Brief: Print the data from the line with "In the photo, between" through the end of the data, keeping every line identical to the original.
>> start
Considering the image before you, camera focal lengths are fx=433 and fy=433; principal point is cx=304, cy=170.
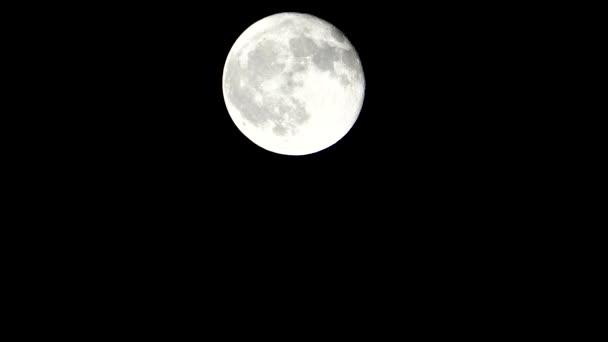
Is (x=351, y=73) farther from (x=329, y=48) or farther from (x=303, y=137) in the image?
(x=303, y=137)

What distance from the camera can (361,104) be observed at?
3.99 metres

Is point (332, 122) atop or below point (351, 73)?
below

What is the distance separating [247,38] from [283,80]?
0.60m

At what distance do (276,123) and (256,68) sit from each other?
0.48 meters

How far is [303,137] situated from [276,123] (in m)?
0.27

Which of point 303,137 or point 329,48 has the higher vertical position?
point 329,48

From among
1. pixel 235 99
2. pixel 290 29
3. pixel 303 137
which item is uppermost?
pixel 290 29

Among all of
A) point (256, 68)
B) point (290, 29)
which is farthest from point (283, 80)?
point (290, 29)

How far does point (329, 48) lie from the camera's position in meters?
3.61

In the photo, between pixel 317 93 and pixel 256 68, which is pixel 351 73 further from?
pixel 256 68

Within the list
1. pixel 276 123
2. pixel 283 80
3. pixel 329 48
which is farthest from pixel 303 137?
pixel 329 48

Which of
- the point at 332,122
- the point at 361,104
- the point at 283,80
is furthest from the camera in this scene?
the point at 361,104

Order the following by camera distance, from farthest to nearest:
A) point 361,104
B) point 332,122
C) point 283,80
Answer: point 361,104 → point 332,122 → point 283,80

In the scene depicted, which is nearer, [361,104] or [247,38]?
>> end
Correct response:
In the photo, between pixel 317 93 and pixel 256 68, which is pixel 351 73 further from?
pixel 256 68

Within the list
1. pixel 276 123
2. pixel 283 80
3. pixel 329 48
which is farthest from pixel 303 137?
pixel 329 48

Which of
- the point at 332,122
- the point at 361,104
- the point at 283,80
is furthest from the camera in this scene?
the point at 361,104

Order the following by camera distance, from farthest to nearest:
A) point 361,104
B) point 332,122
C) point 283,80
Answer: point 361,104 → point 332,122 → point 283,80

In the scene depicted, which is nearer, [361,104] or [247,38]?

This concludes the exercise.